STRANDBERG, UN GIGANTE A SALERNO

21.07.2021 | 11:51

Ieri sera vi abbiamo raccontato di due operazioni in stato avanzato in casa Salernitana, è fatta per Stefan Strandberg, difensore classe 1990 e svincolato, ed è molto probabile un ritorno di Massimo Coda in granata per l’attacco.
Ken Remi Stefan Strandberg è quasi da considerare un veterano del reparto arretrato, 189 cm per 80 kg lo rendono un avversario ostico per tutti gli attaccanti.
Nasce a Lyngdal il 25 luglio 1990 e la sua carriera inizia nel 2006 con i colori del Mandalskameratene, debuttando nell’agosto 2007 contro il Molde.
Nel 2009 passa al Valerenga, contratto quadriennale, la firma con i norvegesi arriva dopo un periodo di prova con Derby County, Portsmouth e Stoccarda.

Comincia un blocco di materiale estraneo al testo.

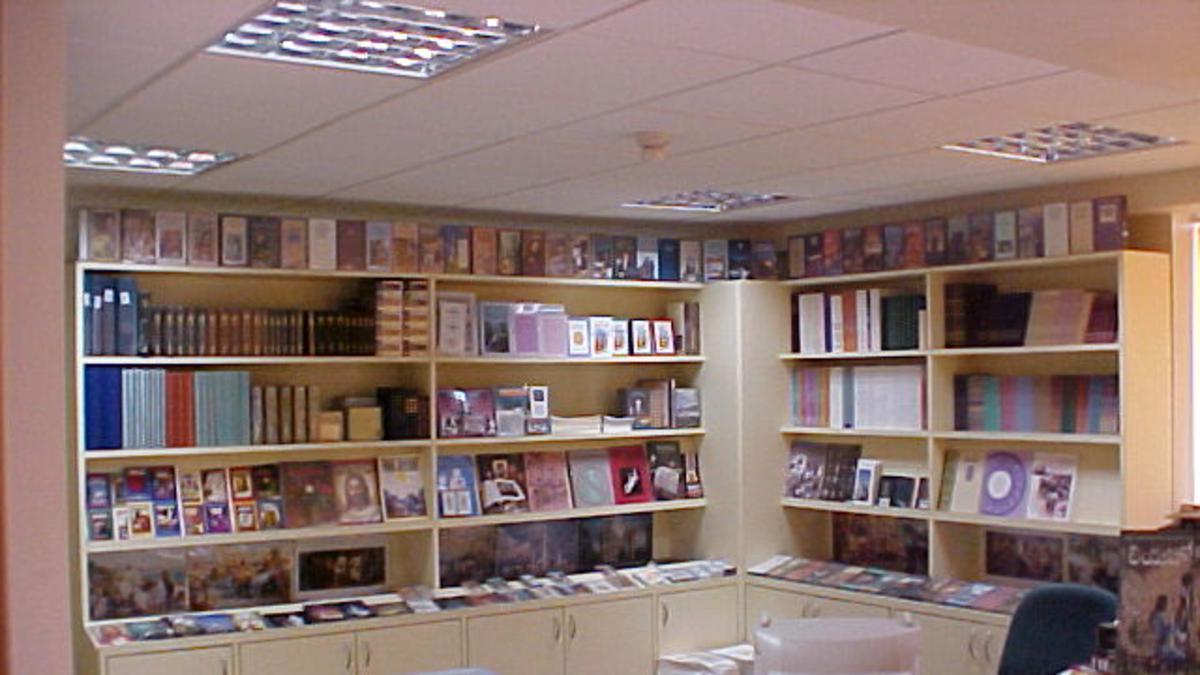 India Distribution Centre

C’è una breve parentesi in prestito al Bryne, con solo 4 presenze, poi il ritorno al Valerenga con 59 gare e 2 reti.
Nel febbraio del 2012 lo acquista il Rosenborg, nelle tre stagioni in bianconero registra 79 presenze e 4 centri, vincendo un campionato e la Coppa di Norvegia nel 2015.
A giugno 2015 vola in Russia al Krasnodar, trasferimento a parametro zero, avventura che dura una sola stagione e che sfocia prima in un prestito all’Hannover 96, e poi in un secondo prestito all’Fc Ural.
E’ un giocatore che già conosce il nostro calcio, nel dicembre 2019 ha firmato con il Trapani un contratto semestrale, registrando 12 presenze in B.
Poi il ritorno all’Ural e l’interesse forte della Salernitana che presto lo ufficializzerà come nuovo difensore granata.
Con la Norvegia Strandberg ha militato in tutte le rappresentative giovanili, dall’Under-15 all’Under-21, accumulando 17 presenze e un gol con la nazionale maggiore.
E’ un giocatore che ha vissuto varie esperienze in diversi campionati, la sua conoscenza del gioco e la sua stazza lo rendono un innesto interessante per rinforzare il reparto difensivo di una Salernitana che, dopo tutte le difficoltà del caso legate alla vicenda societaria, vuole assolutamente mantenere la categoria.